▶ [Tasks to perform]
**1)** Duplicate the part of the post on Tolkien and mortality starting with "Doesn't the immortal/mortal" and going on through "follow his journey.".
**2)** List every character named in the paragraph of the post on Tolkien and mortality that begins "Thinking in Tolkien terms".

▶ [Text section]
————————
Or in Brunhilde's case, it seemed her ring was the only friend left to her. Thanks for elucidating Tolkien's context with so much information on Wagner, the romantics, and other leading thinkers of that epoch, Terazed! I'm really learning a lot from your posts.

Brunhilde's story is as tragic as they come. She was struggling not just with the immortality/mortality dichotomy, but the nuances of mortal life and the detailed losses of her previous status.

Doesn't the immortal/mortal conflict go all the way back to first the written records? There's Adam & Eve, and before that, Gilgamesh. The Gilgamesh story was so compelling that it was rewritten by hand for centuries, enduring the fall of various civilizations. The fact that he never achieves immortality didn't seem to dissuade readers from wanting to follow his journey.

Thinking in Tolkien terms, individuals among the races can act outside of their cultural mindset. Luthien, as far as we know, never thinks twice about becoming a mortal. She wants to be with Beren, as simple as that. Arwen makes the same choice, but is conflicted about it. Earendil, on the other hand, asked Elwing to choose mortality along with him, but deferred to her desire to remain Elvish to redress the loss of Luthien to the Elven race. Isn't it odd that Earendil would choose mortality when his Numenorean descendents perverted their entire civilization to gain it back?
————————
▶ [Stored data]
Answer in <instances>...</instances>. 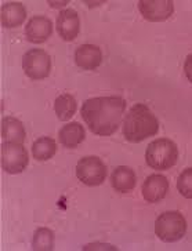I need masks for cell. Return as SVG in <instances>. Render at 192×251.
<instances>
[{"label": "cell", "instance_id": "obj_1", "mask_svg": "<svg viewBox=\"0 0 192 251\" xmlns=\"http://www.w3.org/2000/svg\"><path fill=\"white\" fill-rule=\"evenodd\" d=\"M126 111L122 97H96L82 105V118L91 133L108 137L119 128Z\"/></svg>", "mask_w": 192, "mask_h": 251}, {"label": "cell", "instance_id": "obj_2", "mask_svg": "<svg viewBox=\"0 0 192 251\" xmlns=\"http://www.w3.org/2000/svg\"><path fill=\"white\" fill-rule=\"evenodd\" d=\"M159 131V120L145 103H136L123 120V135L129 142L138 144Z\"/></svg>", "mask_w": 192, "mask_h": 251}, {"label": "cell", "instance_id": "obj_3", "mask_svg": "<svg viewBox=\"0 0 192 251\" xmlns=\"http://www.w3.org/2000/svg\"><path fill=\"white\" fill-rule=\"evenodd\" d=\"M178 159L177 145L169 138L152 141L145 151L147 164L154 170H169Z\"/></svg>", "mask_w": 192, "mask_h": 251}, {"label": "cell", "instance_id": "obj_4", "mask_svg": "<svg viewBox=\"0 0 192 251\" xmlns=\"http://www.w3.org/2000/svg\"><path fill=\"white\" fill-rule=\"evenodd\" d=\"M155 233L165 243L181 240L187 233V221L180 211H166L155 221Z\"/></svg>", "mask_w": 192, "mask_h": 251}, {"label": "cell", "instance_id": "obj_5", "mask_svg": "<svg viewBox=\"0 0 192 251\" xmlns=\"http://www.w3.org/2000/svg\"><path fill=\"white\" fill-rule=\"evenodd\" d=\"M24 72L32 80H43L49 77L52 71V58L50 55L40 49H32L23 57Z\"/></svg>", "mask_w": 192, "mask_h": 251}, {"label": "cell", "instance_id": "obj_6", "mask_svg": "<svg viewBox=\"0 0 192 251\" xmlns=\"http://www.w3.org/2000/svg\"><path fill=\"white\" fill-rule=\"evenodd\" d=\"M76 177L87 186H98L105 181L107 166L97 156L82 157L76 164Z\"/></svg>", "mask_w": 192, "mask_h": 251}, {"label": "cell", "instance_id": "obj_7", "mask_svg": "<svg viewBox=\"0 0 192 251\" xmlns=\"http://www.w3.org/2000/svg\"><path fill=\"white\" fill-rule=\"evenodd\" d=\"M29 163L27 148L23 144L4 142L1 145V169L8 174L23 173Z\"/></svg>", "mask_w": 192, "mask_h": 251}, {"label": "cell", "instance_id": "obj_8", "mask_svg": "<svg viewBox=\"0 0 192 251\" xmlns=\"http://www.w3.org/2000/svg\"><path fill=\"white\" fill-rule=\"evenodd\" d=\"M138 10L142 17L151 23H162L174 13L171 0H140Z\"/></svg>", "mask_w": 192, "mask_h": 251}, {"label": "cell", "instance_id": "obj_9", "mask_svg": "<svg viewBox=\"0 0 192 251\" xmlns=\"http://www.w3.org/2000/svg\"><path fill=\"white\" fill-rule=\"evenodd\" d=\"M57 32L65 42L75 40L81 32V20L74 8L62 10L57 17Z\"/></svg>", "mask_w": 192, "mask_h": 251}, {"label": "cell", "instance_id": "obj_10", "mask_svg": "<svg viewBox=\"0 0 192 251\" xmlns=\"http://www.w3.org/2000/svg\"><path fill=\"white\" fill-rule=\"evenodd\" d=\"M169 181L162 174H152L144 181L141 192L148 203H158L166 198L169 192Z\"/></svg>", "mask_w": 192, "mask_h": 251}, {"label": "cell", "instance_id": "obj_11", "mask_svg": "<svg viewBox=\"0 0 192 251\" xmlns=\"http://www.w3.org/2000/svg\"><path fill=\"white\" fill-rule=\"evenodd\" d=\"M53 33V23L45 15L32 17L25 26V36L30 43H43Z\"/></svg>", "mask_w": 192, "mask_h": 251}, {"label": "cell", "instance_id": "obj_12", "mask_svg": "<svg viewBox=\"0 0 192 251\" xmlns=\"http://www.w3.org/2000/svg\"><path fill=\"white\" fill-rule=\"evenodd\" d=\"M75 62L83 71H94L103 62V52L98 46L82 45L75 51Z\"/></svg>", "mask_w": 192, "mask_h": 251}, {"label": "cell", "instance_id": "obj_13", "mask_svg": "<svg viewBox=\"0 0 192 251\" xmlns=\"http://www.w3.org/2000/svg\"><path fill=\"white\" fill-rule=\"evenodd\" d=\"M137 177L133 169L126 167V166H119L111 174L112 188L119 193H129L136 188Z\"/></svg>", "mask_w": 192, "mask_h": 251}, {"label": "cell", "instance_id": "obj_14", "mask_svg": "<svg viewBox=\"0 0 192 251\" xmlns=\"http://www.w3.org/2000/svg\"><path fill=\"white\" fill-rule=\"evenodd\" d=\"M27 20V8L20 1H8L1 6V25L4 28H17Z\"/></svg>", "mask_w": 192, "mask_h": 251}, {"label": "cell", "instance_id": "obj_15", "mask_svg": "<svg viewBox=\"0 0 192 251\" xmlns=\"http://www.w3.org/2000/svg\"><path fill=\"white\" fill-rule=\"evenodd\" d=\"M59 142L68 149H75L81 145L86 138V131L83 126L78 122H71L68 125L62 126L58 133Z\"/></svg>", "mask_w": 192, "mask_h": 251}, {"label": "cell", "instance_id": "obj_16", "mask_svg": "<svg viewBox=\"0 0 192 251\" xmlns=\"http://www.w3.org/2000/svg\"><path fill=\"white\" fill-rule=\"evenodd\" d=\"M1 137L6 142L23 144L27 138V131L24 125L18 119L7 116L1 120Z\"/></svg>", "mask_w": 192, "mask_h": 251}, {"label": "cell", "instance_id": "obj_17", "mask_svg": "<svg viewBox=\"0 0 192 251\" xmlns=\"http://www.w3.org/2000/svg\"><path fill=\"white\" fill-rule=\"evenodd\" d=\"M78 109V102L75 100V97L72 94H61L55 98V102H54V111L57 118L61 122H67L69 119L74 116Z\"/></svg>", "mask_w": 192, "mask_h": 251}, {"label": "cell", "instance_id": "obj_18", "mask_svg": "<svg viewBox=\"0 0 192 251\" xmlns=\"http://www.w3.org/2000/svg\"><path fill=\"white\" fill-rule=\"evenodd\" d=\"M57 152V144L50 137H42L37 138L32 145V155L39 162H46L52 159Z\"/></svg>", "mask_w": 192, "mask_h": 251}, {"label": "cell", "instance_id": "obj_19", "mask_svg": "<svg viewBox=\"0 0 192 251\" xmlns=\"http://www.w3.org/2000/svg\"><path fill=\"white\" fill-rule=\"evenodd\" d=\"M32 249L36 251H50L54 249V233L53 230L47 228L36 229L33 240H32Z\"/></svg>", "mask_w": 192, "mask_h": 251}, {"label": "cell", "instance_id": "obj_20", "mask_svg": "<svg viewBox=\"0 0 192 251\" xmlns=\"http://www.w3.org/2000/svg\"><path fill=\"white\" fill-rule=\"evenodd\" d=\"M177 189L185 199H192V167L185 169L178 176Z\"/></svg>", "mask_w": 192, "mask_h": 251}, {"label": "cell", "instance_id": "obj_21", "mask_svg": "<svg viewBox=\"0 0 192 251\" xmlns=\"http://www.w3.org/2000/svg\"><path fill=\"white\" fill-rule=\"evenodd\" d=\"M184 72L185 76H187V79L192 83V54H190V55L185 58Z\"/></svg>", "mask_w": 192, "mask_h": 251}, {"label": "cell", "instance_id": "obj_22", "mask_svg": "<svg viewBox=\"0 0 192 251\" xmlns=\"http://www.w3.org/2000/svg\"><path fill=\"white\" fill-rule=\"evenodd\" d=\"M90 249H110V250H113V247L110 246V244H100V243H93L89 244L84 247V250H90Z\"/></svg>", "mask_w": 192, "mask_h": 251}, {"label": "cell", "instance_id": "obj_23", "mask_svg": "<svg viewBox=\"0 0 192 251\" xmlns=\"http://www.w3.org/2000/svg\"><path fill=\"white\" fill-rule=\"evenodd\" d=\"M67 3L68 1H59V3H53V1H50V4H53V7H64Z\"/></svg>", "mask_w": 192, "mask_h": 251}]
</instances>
————————
▶ [Expected answers]
**1)**
Doesn't the immortal/mortal conflict go all the way back to first the written records? There's Adam & Eve, and before that, Gilgamesh. The Gilgamesh story was so compelling that it was rewritten by hand for centuries, enduring the fall of various civilizations. The fact that he never achieves immortality didn't seem to dissuade readers from wanting to follow his journey.

**2)** Luthien, Beren, Arwen, Earendil, Elwing